Para a psiquiatra Lívia Castelo Branco, o que Biles manifestou não parece ser uma decisão impulsiva, mas sim alguma questão de saúde mental que vinha escalando. Algo que todos nós, atletas ou não, podemos observar com sinais — e, com sorte, buscarmos ajuda em um ambiente que seja acolhedor, como uma equipe técnica que não apenas cobre, mas escute.
No trabalho, as pessoas podem perceber que estão desgastadas emocionalmente, por exemplo, se há frequentes faltas, queda de produtividade, dificuldade de atenção e um sentimento de que os objetivos profissionais (individuais e coletivos) não são cumpridos.
Valeska Bassan menciona também alterações no sono, na alimentação, pensamentos repetitivos, a sensação de incapacidade ou estímulo para fazer atividades conhecidas, o próprio sofrimento e, por último, o burnout (aquela sensação de completo esgotamento físico e mental que impede a realização de qualquer atividade).
Ignorar todos esses incômodos não só deixa de resolver, como pode prejudicar nossas atividades profissionais, sociais, entre outras.
“A nossa saúde física e mental está interligada. Eu brinco que o corpo é o porta-voz da psique: quando não estamos dando conta ou não damos atenção à saúde mental, o corpo dá um jeito de parar e avisar”, explica a psicóloga.
Os sintomas citados pelas especialistas não configuram necessariamente uma patologia, como a depressão ou ansiedade — mas podem ser um indício importante de que algo não vai bem e, por isso, a assistência profissional de um psicólogo ou um psiquiatra é recomendada.
Lívia Castelo Branco diz que, na maioria dos casos, o acompanhamento psicológico é suficiente, mas, em alguns, a intervenção com medicamentos — sob orientação médica — pode ser necessária.

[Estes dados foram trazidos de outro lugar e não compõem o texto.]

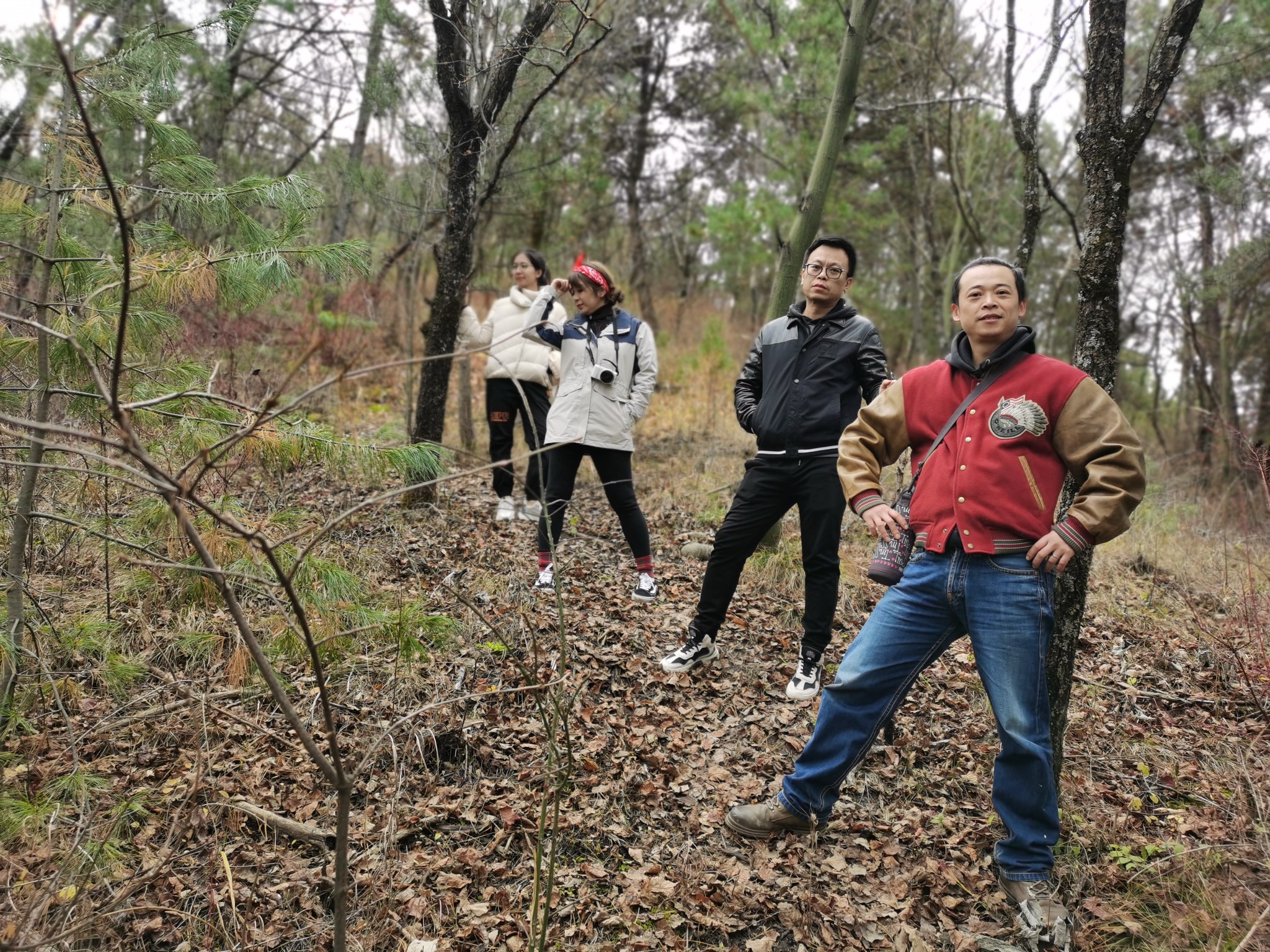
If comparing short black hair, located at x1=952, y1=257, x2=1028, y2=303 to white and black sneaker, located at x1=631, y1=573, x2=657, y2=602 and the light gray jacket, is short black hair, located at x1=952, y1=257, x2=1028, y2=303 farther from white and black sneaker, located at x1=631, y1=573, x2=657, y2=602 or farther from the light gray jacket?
white and black sneaker, located at x1=631, y1=573, x2=657, y2=602

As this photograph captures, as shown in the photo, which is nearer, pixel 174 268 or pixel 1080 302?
pixel 1080 302

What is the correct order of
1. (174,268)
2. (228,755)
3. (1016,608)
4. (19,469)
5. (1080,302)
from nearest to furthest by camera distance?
(1016,608)
(1080,302)
(174,268)
(228,755)
(19,469)

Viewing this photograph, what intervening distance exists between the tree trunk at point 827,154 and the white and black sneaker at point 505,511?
2.59 m

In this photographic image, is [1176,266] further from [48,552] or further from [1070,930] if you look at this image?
[48,552]

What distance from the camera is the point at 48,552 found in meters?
3.98

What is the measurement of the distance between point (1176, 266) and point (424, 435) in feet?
44.7

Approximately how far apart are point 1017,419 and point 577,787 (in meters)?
2.21

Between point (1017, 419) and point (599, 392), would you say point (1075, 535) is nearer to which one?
point (1017, 419)

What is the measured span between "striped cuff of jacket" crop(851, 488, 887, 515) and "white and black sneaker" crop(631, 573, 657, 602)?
7.26 ft

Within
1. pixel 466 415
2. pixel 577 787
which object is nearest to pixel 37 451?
pixel 577 787

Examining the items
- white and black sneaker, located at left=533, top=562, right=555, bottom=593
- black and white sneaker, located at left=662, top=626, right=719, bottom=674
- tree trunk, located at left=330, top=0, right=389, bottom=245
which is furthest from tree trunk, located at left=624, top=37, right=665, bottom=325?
black and white sneaker, located at left=662, top=626, right=719, bottom=674

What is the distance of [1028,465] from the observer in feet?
7.33

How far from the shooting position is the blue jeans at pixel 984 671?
2230 mm

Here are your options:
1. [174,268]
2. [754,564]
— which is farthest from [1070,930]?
[174,268]
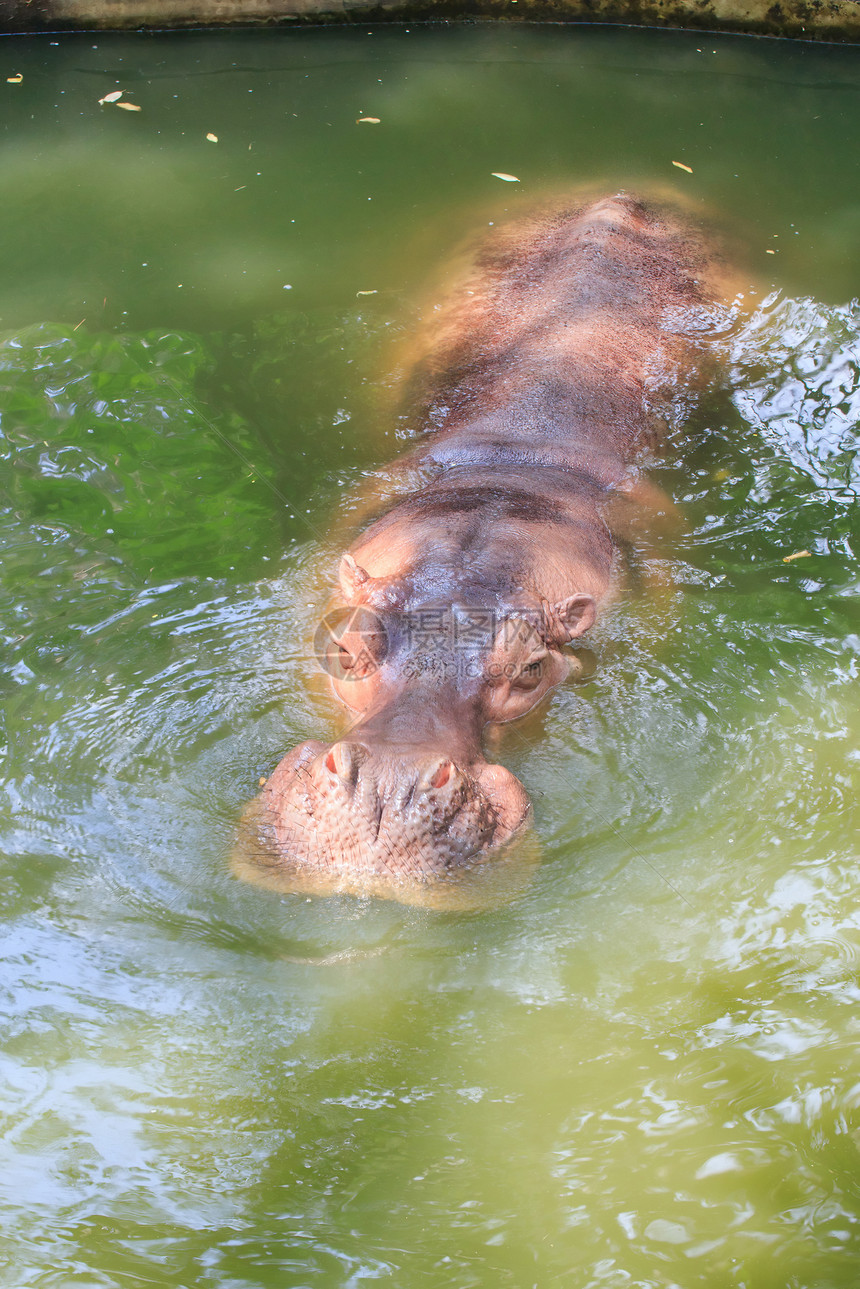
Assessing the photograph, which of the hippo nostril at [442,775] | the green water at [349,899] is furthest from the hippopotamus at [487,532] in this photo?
the green water at [349,899]

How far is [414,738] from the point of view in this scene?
3.59 meters

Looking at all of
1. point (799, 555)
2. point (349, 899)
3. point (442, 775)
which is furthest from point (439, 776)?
point (799, 555)

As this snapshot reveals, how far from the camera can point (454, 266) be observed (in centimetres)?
802

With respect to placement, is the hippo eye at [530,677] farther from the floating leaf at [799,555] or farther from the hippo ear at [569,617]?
the floating leaf at [799,555]

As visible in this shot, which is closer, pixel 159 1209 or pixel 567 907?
pixel 159 1209

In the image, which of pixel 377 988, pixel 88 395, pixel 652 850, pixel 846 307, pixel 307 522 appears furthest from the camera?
pixel 846 307

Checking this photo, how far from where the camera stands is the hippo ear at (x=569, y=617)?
461 cm

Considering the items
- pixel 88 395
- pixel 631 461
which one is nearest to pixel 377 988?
pixel 631 461

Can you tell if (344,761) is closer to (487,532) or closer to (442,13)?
(487,532)

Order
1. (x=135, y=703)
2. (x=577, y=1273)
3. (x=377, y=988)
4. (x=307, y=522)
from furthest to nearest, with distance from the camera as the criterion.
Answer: (x=307, y=522), (x=135, y=703), (x=377, y=988), (x=577, y=1273)

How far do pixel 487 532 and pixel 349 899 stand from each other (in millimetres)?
1879

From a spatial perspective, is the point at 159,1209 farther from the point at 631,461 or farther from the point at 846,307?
the point at 846,307

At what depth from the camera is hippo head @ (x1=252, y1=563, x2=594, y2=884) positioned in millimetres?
3350

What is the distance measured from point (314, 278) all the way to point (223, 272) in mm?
659
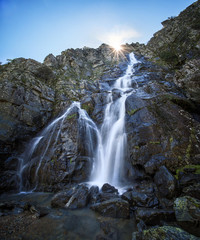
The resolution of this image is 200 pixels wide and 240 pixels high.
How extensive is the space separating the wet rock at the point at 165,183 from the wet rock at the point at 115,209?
191 centimetres

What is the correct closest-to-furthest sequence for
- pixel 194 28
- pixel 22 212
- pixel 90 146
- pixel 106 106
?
pixel 22 212 < pixel 90 146 < pixel 106 106 < pixel 194 28

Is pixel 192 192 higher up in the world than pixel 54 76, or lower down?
lower down

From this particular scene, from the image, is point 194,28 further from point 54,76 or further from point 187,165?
point 54,76

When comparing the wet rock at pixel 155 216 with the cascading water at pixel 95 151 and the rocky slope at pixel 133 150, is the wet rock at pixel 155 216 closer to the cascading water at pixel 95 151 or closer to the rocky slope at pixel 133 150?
the rocky slope at pixel 133 150

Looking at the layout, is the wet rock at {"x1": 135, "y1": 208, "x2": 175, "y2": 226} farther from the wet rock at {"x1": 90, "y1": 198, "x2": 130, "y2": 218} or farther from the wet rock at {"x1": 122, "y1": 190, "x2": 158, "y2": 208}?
the wet rock at {"x1": 122, "y1": 190, "x2": 158, "y2": 208}

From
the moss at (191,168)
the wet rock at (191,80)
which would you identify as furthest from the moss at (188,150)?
the wet rock at (191,80)

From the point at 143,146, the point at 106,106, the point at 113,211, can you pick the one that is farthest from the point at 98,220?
the point at 106,106

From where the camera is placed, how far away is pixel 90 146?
10.2m

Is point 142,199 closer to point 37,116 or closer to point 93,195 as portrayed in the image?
point 93,195

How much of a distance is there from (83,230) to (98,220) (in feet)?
2.37

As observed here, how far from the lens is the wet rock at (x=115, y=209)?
4.79 m

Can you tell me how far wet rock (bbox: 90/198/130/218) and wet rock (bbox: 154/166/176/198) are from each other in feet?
6.28

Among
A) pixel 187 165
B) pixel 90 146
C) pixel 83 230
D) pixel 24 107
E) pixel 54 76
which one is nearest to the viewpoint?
pixel 83 230

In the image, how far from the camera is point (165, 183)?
221 inches
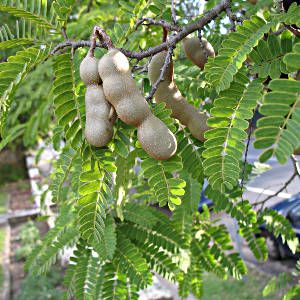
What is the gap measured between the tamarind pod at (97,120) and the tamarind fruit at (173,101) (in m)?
0.16

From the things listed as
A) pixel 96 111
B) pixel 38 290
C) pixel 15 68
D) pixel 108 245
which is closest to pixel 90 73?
pixel 96 111

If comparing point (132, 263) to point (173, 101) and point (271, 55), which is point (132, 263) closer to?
point (173, 101)

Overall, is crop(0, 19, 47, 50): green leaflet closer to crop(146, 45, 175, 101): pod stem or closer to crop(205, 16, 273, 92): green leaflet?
crop(146, 45, 175, 101): pod stem

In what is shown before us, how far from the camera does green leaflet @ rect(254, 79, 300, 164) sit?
2.05 ft

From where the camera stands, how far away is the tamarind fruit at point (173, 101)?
0.96 metres

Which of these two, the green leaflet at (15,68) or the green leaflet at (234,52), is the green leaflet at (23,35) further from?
the green leaflet at (234,52)

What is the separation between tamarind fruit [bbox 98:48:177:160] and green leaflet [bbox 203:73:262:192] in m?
0.07

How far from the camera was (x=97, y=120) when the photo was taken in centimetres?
83

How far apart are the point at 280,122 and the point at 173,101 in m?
0.36

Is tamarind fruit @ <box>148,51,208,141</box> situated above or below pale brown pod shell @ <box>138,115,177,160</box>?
above

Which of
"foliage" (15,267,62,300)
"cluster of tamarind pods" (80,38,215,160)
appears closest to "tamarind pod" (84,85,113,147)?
"cluster of tamarind pods" (80,38,215,160)

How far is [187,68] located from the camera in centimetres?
151

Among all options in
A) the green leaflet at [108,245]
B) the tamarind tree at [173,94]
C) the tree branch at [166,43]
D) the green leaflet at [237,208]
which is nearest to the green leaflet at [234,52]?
the tamarind tree at [173,94]

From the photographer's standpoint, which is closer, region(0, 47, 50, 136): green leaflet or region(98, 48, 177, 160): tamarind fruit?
region(98, 48, 177, 160): tamarind fruit
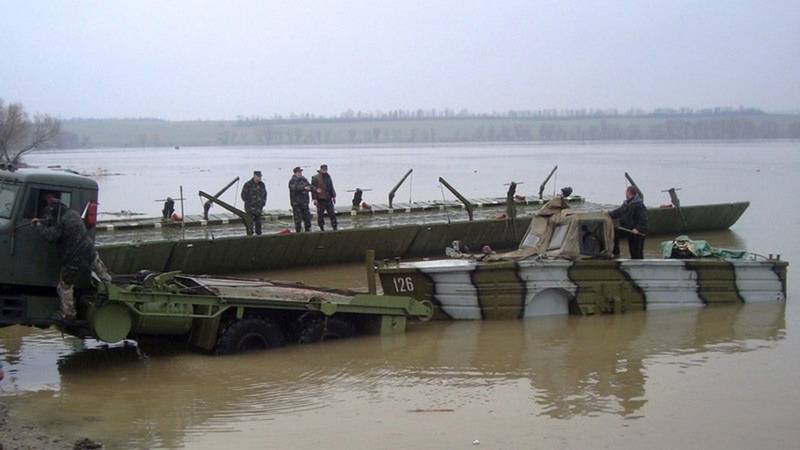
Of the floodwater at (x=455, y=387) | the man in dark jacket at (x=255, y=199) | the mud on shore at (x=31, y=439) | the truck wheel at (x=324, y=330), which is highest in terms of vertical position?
the man in dark jacket at (x=255, y=199)

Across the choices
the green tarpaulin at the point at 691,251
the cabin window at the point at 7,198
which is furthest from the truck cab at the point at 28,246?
the green tarpaulin at the point at 691,251

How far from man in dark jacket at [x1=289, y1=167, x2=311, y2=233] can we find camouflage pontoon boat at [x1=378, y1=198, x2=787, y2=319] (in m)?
6.21

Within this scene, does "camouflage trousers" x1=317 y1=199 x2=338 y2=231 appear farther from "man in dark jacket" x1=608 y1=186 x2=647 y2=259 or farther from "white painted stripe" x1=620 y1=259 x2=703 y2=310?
"white painted stripe" x1=620 y1=259 x2=703 y2=310

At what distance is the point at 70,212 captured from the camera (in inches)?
451

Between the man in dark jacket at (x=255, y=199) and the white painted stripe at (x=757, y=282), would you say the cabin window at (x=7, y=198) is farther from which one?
the white painted stripe at (x=757, y=282)

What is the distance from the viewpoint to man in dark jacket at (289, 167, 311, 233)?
22.1 metres

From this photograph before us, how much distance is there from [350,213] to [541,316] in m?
11.6

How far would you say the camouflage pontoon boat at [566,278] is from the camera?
50.0ft

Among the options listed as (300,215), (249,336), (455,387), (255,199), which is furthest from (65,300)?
(300,215)

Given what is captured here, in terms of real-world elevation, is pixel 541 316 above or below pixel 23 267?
below

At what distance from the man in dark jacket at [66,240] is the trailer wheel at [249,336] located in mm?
1987

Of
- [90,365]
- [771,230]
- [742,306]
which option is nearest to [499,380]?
[90,365]

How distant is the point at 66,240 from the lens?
1138 cm

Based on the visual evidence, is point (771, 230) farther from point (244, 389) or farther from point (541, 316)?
point (244, 389)
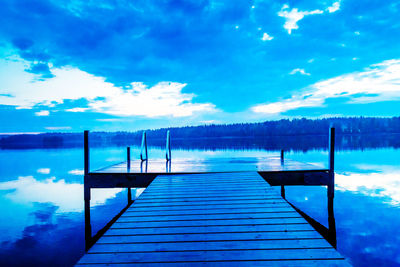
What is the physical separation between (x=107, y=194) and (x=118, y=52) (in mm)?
13003

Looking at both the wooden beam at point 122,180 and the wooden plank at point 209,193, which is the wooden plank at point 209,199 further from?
the wooden beam at point 122,180

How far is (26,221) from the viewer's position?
10.0 metres

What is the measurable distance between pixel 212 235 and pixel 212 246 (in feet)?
0.92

Pelo cotidiano de pressões a que são submetidos, a psiquiatra diz que é esperado que atletas de alto desempenho tenham acompanhamento psicológico a longo prazo.
O exemplo de Biles, portanto, reforça a ideia de que determinação e disciplina são ingredientes fundamentais para o sucesso, mas às vezes é preciso se conhecer e, caso seja necessário, dar um passo para trás pelo bem da saúde do corpo e da mente.
Bassan reconhece que a realidade de muitas pessoas não permite, por exemplo, largar um emprego estressante ou mesmo acessar ajuda profissional. Mesmo nesses casos, a reflexão é importante.
“Se a gente pensar no trabalho, é mais difícil desistir sem ter respaldo (financeiro). Mas tem algumas situações que valem a reflexão: por exemplo, tenho esse trabalho que me traz renda, mas compromete meu bem-estar. Será que dentro das minhas possibilidades tenho como ajustar minhas condições financeiras para ter maior prazer em um novo trabalho?”
“A resiliência tem limite.”
A psicóloga diz que buscar atendimento profissional é sempre o mais adequado, mas pode aliviar o sofrimento também a conversa com pessoas queridas, praticar exercícios e se engajar em atividades que deem prazer.
“Se perceber, se observar e se respeitar também já é um grande passo”, completa Bassan.